William Ogletree left his Polo leather jacket at a pizza restaurant in the Houston Intercontinental Airport’s food court before a Continental Airlines flight to Las Vegas. According to The Smoking Gun, as of March 4, 2010, Ogletree had not yet filed suit but he did send a letter to the city of Houston, Continental Airlines and the food management company of the food court, threatening to sue unless he was sent an $800 reimbursement for his lost coat. Media accounts took for granted that Ogletree has a baseless claim…and it turns out they’re right. But they didn’t explain why.
To win his claim, Ogletree would have to prove that he has a bailor-bailee relationship with one of the parties mentioned in his letter. New York Law School’s Professor Chused, a property law expert, described this relationship using the example of a coat check service at many restaurants and theaters, where there is an agreement established between the staff and coat owner. The staff accepts responsibility for your coat until you can return and claim it; a mutual agreement exists between the coat owner and coat check staff.
Ogletree would have to establish a bailment relationship with the city, the airline, or the restaurant’s management company (the three entities he threatened with a lawsuit).
The City of Houston and Continental Airlines do not have any connection to Ogletree’s jacket so they are easily off the hook for any liability. The food management company did serve Ogletree and operate the food court area, but this is not enough to establish the special relationship needed for a bailment. To establish this relationship according to Texas law, Ogletree and the food management company would have had to agree to delivery (by Ogletree) and acceptance (by the food court) of personal property (the jacket) for a specific purpose (absent here) with the understanding that the property would ultimately be returned to the owner. Since there was no such understanding, there was no bailment.

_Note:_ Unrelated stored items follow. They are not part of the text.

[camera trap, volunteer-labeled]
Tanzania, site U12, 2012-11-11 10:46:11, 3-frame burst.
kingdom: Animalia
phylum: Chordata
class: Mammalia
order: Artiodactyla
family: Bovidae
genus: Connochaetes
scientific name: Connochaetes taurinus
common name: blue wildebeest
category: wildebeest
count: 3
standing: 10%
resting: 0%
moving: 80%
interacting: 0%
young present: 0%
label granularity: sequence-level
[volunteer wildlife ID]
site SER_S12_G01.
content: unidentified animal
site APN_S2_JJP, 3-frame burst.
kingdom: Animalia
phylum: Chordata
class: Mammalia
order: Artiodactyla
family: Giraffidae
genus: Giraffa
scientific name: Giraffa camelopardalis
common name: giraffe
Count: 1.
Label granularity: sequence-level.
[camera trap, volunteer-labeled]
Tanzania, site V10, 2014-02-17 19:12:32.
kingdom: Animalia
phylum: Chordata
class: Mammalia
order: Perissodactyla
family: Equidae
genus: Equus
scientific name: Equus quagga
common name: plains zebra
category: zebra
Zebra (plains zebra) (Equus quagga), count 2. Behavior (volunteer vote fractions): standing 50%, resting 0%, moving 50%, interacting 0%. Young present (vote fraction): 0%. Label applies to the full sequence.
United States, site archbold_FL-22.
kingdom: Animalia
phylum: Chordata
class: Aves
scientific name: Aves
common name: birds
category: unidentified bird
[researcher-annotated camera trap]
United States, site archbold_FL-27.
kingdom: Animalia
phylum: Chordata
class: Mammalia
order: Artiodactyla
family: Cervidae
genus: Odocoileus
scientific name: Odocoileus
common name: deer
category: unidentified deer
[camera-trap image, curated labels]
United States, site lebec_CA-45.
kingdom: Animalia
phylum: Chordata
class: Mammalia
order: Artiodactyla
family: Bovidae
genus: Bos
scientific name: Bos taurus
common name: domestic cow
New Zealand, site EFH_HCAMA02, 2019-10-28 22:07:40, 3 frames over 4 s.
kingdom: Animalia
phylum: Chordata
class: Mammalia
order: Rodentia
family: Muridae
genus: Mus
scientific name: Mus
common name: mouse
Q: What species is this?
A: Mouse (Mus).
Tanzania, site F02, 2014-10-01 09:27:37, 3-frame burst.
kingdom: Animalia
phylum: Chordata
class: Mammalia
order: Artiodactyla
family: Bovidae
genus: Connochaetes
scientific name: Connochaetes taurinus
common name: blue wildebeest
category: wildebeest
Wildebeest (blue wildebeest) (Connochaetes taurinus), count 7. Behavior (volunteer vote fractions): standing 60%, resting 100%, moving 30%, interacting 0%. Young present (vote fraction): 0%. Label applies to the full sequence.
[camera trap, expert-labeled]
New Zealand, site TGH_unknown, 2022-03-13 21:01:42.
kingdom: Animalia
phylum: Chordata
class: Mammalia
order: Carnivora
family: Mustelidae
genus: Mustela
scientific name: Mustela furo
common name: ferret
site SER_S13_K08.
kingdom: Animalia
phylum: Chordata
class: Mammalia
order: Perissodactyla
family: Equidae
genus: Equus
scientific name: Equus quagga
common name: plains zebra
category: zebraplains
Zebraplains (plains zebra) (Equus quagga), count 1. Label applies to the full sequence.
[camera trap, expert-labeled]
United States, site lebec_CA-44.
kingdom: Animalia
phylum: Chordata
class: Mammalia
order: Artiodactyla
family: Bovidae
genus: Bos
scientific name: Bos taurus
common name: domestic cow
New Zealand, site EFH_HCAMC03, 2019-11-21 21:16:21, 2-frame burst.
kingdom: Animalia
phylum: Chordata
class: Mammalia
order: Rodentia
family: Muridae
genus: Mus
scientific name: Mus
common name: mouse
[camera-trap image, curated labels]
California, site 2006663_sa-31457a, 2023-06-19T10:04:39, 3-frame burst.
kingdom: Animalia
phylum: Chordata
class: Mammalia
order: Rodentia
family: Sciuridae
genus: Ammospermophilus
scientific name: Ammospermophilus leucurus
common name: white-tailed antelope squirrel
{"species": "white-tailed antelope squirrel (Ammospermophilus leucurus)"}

Since his letter only threatened a lawsuit, we cannot be sure what Ogletree really intended. He may have hoped that he’d receive $800 just because he was a nuisance, or for public relations reasons.
Mr. Ogletree is a lawyer. In fact, he’s a partner in the firm of Ogletree Abbott. You’d think he’d know better. In his attempt to try to negotiate his way into an unwarranted payment, he has confirmed his place on the media’s list of ridiculous lawyers’ lawsuits.